I just joined today, because frankly, my anxiety is getting the better of me. I have had GERD for years (I am currently 38). In the past five years, I had some other issues, which initially they chalked up to anxiety, but in reality my gallbladder was going bad. I had apparently had a couple of attacks (again, they called it anxiety, but I was burning/flushed all over, waves of nausea, etc). I had that removed in 2012, and by one year later, most of my nausea and other symptoms had subsided. I did still have this nagging tightness that I would get in my lower right abdomen. Everyone seemed to think that was potentially IBS, which I was willing to accept. I had been tested for just about everything prior to my gallbladder coming out, so I felt like it was something that I could live with.

That same year, I had both an endoscopy and a colonoscopy, both of which came back as "normal." I still had GERD of course, but as I had been treating it with omeprazole, I guess there had been no damage evident. Fast forward to this year, 2 years later. Earlier this year, I had some various pain in my chest. They did a stress test on me and that was ok. They wanted to do another endoscopy, but I put that off and focused on some weight loss. I managed to lose about 20 pounds (I am 5' 8" as was about 215 at the time), and I did feel much better. Since sometime in the summer, I got some of that back (hovering at 210). I'm getting back on that, but I've been having some symptoms that concern me in the meantime.

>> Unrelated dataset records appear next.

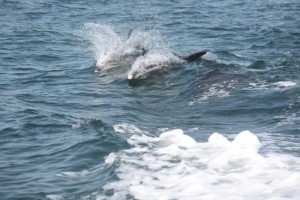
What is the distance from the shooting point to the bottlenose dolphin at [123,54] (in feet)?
58.8

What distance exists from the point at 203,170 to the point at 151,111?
4.41 meters

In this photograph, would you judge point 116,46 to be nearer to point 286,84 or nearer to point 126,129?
point 286,84

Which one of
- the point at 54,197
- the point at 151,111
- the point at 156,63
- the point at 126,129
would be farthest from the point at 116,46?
the point at 54,197

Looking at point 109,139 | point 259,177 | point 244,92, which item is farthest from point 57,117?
point 259,177

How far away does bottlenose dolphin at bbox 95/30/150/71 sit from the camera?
17922mm

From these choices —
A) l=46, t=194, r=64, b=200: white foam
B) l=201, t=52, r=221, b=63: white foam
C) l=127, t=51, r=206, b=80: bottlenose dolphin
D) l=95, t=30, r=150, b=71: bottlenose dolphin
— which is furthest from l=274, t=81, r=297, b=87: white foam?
l=46, t=194, r=64, b=200: white foam

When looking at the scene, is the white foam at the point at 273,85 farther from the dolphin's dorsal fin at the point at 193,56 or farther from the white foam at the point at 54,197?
the white foam at the point at 54,197

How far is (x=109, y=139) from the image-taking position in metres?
10.5

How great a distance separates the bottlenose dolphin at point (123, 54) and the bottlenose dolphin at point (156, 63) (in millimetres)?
928

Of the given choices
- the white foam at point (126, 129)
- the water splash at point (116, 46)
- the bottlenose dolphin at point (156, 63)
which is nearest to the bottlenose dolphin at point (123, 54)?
the water splash at point (116, 46)

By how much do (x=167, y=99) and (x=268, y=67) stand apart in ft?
13.7

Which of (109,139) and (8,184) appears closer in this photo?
(8,184)

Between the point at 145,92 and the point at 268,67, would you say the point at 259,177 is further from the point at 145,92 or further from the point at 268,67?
the point at 268,67

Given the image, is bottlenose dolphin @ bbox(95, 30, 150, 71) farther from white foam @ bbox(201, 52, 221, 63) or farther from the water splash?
white foam @ bbox(201, 52, 221, 63)
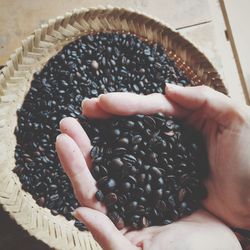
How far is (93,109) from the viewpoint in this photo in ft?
4.00

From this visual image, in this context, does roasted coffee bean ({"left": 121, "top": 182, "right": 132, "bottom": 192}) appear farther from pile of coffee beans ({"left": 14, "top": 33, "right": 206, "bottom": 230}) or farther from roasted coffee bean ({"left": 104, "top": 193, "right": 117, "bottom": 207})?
pile of coffee beans ({"left": 14, "top": 33, "right": 206, "bottom": 230})

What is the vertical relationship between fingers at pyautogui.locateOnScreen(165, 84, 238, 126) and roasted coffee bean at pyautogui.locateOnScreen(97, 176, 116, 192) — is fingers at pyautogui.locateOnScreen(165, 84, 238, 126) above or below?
above

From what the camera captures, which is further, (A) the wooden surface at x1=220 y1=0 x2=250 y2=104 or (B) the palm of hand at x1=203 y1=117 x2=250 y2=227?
(A) the wooden surface at x1=220 y1=0 x2=250 y2=104

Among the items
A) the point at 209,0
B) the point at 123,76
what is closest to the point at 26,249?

My GERD, although not really burning, is definitely kicking back up. I'm having the feeling like food is still in the back of my throat sometimes, some chest and back pain (on the right side though), and it might all be in my head, but seems like swallowing is taking awhile for things to go down (although I can get through a meal ok). Then I start feeling like I've got some pain in my neck/throat, and well, one thing leads to another and my health anxiety gets the better of me. I get to a point where I've convinced myself it must be a tumor, cancer, etc. So here's the thing, like I said, I had my endoscopy about 2 1/2 to 3 years ago. It was normal, no Barrett's, nothing. Obviously I know there are outliers, but can someone please tell me / remind me that the chances are that it is some other complication of GERD???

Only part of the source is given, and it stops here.